The Class Action Fairness Act of 2005 (the "Act"), which was signed into law today by President Bush, establishes original federal jurisdiction over large, interstate class actions. The legislation seeks to limit the ability of plaintiffs’ lawyers to forum shop by filing interstate or nationwide class actions in states where the law or the judiciary is plaintiff-friendly. The Act also defines a new type of action subject to federal jurisdiction, the "mass action," which may become a means for removing certain mass tort and product liability claims to federal court. In addition, the Act places limits on attorney’s fees awards in "coupon settlements." The Act is ambiguous in several key respects, however, and its scope and effect will be the subject of intensive litigation over the coming years.
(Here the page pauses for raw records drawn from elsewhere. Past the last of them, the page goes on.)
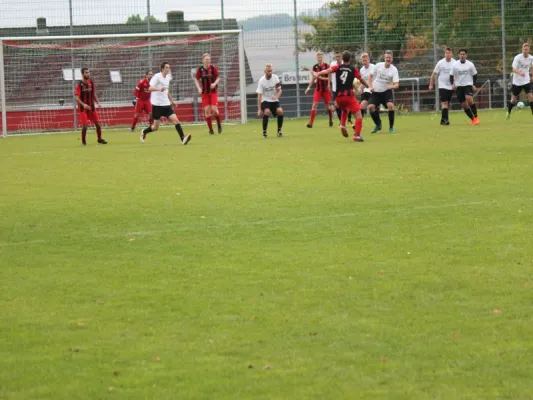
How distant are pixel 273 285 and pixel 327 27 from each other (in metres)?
32.4

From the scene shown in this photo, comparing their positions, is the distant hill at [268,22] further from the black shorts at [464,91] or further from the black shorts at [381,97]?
the black shorts at [381,97]

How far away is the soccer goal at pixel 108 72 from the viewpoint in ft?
111

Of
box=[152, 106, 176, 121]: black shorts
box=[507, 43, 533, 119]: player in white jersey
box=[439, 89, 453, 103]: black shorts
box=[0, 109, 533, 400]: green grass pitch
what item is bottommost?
box=[0, 109, 533, 400]: green grass pitch

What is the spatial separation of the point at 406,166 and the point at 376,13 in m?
24.0

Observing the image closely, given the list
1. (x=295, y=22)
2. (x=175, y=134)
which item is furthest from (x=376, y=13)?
(x=175, y=134)

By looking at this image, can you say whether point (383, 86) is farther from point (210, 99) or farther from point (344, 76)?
point (210, 99)

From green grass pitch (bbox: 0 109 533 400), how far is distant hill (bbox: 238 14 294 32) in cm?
2238

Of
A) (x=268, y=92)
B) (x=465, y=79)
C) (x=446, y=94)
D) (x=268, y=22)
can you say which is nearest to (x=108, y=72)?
(x=268, y=22)

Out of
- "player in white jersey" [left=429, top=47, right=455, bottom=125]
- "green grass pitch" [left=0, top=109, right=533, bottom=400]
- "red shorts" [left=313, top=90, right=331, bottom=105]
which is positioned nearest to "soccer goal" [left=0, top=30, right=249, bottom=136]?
"red shorts" [left=313, top=90, right=331, bottom=105]

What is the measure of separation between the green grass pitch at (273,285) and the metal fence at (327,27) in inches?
848

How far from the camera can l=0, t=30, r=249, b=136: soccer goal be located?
33875mm

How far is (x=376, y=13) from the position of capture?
1561 inches

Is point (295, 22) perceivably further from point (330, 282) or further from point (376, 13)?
point (330, 282)

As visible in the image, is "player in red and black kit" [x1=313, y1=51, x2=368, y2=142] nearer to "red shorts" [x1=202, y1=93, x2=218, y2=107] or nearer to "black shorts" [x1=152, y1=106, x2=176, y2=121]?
"black shorts" [x1=152, y1=106, x2=176, y2=121]
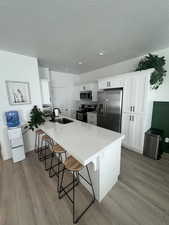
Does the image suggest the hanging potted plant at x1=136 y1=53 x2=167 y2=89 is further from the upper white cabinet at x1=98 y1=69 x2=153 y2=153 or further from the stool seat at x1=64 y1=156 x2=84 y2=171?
the stool seat at x1=64 y1=156 x2=84 y2=171

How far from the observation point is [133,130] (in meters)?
2.67

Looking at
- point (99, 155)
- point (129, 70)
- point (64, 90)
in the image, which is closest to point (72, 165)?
point (99, 155)

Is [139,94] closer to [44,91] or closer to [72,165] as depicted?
[72,165]

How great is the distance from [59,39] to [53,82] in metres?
2.59

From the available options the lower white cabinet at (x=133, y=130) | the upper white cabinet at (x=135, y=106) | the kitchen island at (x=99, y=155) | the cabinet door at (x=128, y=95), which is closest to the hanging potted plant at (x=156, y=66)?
the upper white cabinet at (x=135, y=106)

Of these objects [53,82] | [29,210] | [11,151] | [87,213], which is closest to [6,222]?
[29,210]

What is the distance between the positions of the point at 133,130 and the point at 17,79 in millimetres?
3338

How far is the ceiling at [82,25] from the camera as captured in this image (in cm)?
119

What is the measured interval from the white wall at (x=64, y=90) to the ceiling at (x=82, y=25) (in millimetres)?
2040

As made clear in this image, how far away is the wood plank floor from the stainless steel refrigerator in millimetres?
1250

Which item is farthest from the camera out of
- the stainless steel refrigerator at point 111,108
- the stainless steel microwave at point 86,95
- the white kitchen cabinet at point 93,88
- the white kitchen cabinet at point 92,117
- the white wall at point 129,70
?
the stainless steel microwave at point 86,95

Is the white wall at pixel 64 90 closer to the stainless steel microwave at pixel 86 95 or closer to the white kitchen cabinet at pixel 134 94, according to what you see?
the stainless steel microwave at pixel 86 95

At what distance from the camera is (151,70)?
2229 mm

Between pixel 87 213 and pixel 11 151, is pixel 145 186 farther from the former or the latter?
pixel 11 151
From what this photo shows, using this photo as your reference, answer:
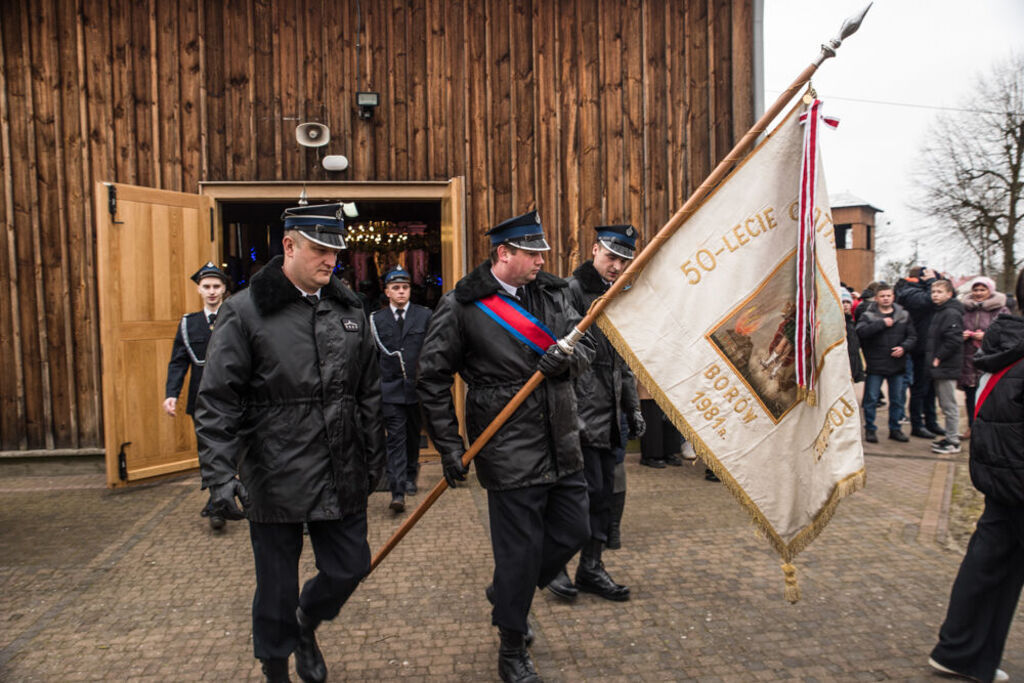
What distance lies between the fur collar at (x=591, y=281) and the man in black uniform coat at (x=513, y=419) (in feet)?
3.01

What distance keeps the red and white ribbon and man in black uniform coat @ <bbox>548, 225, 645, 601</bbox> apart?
1.34 meters

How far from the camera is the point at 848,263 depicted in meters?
38.2

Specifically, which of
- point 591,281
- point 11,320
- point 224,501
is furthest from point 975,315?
point 11,320

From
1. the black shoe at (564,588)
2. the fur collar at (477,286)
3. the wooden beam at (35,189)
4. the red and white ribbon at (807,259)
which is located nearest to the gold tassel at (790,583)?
the red and white ribbon at (807,259)

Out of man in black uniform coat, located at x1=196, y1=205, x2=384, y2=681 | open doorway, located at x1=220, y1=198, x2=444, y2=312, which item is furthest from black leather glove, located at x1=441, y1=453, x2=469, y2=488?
open doorway, located at x1=220, y1=198, x2=444, y2=312

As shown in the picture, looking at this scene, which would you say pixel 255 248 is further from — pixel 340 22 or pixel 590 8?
pixel 590 8

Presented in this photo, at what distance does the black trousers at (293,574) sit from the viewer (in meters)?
3.06

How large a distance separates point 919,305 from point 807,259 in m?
7.67

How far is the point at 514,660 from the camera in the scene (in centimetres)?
330

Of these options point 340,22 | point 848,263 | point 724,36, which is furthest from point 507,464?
point 848,263

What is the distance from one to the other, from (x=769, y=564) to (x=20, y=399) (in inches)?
285

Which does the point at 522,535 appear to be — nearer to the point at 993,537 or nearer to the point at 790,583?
the point at 790,583

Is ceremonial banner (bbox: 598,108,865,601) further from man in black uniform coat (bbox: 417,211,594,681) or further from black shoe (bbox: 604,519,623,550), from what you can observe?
black shoe (bbox: 604,519,623,550)

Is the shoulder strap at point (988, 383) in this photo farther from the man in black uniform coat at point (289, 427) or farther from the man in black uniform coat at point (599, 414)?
the man in black uniform coat at point (289, 427)
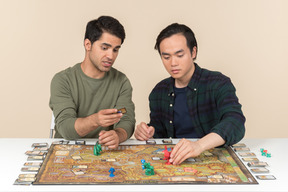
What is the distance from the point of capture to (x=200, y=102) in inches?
108

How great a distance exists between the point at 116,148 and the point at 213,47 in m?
2.04

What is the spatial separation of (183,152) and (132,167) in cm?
25

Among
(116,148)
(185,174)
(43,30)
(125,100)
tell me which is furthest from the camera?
(43,30)

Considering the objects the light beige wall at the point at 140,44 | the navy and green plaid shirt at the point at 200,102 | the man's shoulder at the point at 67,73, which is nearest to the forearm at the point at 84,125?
the man's shoulder at the point at 67,73

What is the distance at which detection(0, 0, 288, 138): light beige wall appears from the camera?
3.95m

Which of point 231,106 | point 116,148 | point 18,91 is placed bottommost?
point 18,91

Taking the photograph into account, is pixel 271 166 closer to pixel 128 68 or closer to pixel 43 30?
pixel 128 68

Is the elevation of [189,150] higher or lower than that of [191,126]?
higher

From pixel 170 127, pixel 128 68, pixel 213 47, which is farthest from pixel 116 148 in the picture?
pixel 213 47

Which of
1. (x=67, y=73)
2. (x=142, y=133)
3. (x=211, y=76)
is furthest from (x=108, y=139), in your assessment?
(x=211, y=76)

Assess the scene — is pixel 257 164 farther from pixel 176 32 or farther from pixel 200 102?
pixel 176 32

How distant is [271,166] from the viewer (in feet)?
6.64

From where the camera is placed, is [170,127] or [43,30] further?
[43,30]

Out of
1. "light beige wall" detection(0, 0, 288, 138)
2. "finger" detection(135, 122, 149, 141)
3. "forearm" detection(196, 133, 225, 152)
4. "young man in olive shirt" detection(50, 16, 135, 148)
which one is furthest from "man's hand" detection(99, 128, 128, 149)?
"light beige wall" detection(0, 0, 288, 138)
The scope of federal jurisdiction over large interstate class actions under the Act

The primary focus of the Act is on jurisdiction over large, interstate class actions. With various exceptions, the Act gives the federal courts jurisdiction over class actions involving 100 or more class members, where the aggregate amount of all the class members’ claims exceeds $5,000,000, and any member of the class is a citizen of a state or foreign country different from any defendant’s state or country of citizenship. The Act applies prospectively to any class action filed after the date of enactment; it does not apply to pending class actions. The Act also does not apply to securities class actions and most class actions brought against states, state officials or other governmental entities.

The Act does not strip state courts of jurisdiction over these large class actions, but rather makes them removable to federal court. The removal rules established by the Act are more lenient than in other actions, however. Unlike in most other actions, under the Act any defendant can remove a qualified class action without the consent of all defendants,1 and a qualified class action may be removed even if a defendant is a citizen of the state in which the case is filed.2 In addition, as discussed further below, the Act establishes a procedure for discretionary appellate review of orders on motions to remand that does not exist for any other cases removed to federal court.

The Act potentially covers a wide range of large class actions, including any large class action with class members from three or more states, and many, but probably not all, class actions with class members from two states.3 Thus, any "nationwide" class actions may now be subject to federal jurisdiction. Federal jurisdiction is not automatic for all such class actions, however. The Act sets forth limits on its application that depend on the extent to which the plaintiffs and defendants are citizens of the state in which the action is filed.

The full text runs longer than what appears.